# [Task instructions]
All of the records are to be copied out exactly, with nothing left out.

# [The input]
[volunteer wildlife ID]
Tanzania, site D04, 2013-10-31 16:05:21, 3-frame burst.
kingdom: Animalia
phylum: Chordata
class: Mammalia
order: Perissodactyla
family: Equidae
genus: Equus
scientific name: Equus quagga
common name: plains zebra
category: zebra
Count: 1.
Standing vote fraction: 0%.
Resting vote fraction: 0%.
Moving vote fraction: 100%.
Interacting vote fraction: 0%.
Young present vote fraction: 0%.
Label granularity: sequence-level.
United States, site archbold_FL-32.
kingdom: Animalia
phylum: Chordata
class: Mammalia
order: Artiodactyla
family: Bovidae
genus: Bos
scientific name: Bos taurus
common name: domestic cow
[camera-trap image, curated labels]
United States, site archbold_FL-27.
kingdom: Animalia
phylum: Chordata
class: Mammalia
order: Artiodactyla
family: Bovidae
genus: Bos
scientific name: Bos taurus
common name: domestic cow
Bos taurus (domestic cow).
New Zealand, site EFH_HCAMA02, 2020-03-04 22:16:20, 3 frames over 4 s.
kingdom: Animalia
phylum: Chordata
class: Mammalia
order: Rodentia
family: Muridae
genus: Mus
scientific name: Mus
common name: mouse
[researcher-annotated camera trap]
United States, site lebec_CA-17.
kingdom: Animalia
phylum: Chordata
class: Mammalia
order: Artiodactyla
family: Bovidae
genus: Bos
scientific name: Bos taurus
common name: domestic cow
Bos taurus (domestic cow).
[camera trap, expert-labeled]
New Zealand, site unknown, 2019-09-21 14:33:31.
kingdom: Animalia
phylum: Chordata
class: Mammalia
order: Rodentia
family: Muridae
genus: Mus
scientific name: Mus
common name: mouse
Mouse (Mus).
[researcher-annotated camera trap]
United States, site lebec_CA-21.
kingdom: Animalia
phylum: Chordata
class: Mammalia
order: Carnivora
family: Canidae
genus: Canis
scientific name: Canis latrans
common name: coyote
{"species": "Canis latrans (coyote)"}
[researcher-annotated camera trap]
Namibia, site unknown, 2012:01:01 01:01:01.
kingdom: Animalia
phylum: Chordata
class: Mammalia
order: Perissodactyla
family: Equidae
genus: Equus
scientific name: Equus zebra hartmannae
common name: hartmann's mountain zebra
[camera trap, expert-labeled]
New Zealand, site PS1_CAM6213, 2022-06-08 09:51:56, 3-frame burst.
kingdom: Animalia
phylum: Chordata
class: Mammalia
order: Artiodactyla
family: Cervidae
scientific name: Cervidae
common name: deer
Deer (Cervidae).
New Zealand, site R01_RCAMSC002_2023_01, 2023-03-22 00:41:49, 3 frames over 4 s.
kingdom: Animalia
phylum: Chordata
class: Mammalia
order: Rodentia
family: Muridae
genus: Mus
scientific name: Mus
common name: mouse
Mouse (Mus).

# [Reply]
[volunteer wildlife ID]
Tanzania, site D04, 2013-10-31 16:05:21, 3-frame burst.
kingdom: Animalia
phylum: Chordata
class: Mammalia
order: Perissodactyla
family: Equidae
genus: Equus
scientific name: Equus quagga
common name: plains zebra
category: zebra
Count: 1.
Standing vote fraction: 0%.
Resting vote fraction: 0%.
Moving vote fraction: 100%.
Interacting vote fraction: 0%.
Young present vote fraction: 0%.
Label granularity: sequence-level.
United States, site archbold_FL-32.
kingdom: Animalia
phylum: Chordata
class: Mammalia
order: Artiodactyla
family: Bovidae
genus: Bos
scientific name: Bos taurus
common name: domestic cow
[camera-trap image, curated labels]
United States, site archbold_FL-27.
kingdom: Animalia
phylum: Chordata
class: Mammalia
order: Artiodactyla
family: Bovidae
genus: Bos
scientific name: Bos taurus
common name: domestic cow
Bos taurus (domestic cow).
New Zealand, site EFH_HCAMA02, 2020-03-04 22:16:20, 3 frames over 4 s.
kingdom: Animalia
phylum: Chordata
class: Mammalia
order: Rodentia
family: Muridae
genus: Mus
scientific name: Mus
common name: mouse
[researcher-annotated camera trap]
United States, site lebec_CA-17.
kingdom: Animalia
phylum: Chordata
class: Mammalia
order: Artiodactyla
family: Bovidae
genus: Bos
scientific name: Bos taurus
common name: domestic cow
Bos taurus (domestic cow).
[camera trap, expert-labeled]
New Zealand, site unknown, 2019-09-21 14:33:31.
kingdom: Animalia
phylum: Chordata
class: Mammalia
order: Rodentia
family: Muridae
genus: Mus
scientific name: Mus
common name: mouse
Mouse (Mus).
[researcher-annotated camera trap]
United States, site lebec_CA-21.
kingdom: Animalia
phylum: Chordata
class: Mammalia
order: Carnivora
family: Canidae
genus: Canis
scientific name: Canis latrans
common name: coyote
{"species": "Canis latrans (coyote)"}
[researcher-annotated camera trap]
Namibia, site unknown, 2012:01:01 01:01:01.
kingdom: Animalia
phylum: Chordata
class: Mammalia
order: Perissodactyla
family: Equidae
genus: Equus
scientific name: Equus zebra hartmannae
common name: hartmann's mountain zebra
[camera trap, expert-labeled]
New Zealand, site PS1_CAM6213, 2022-06-08 09:51:56, 3-frame burst.
kingdom: Animalia
phylum: Chordata
class: Mammalia
order: Artiodactyla
family: Cervidae
scientific name: Cervidae
common name: deer
Deer (Cervidae).
New Zealand, site R01_RCAMSC002_2023_01, 2023-03-22 00:41:49, 3 frames over 4 s.
kingdom: Animalia
phylum: Chordata
class: Mammalia
order: Rodentia
family: Muridae
genus: Mus
scientific name: Mus
common name: mouse
Mouse (Mus).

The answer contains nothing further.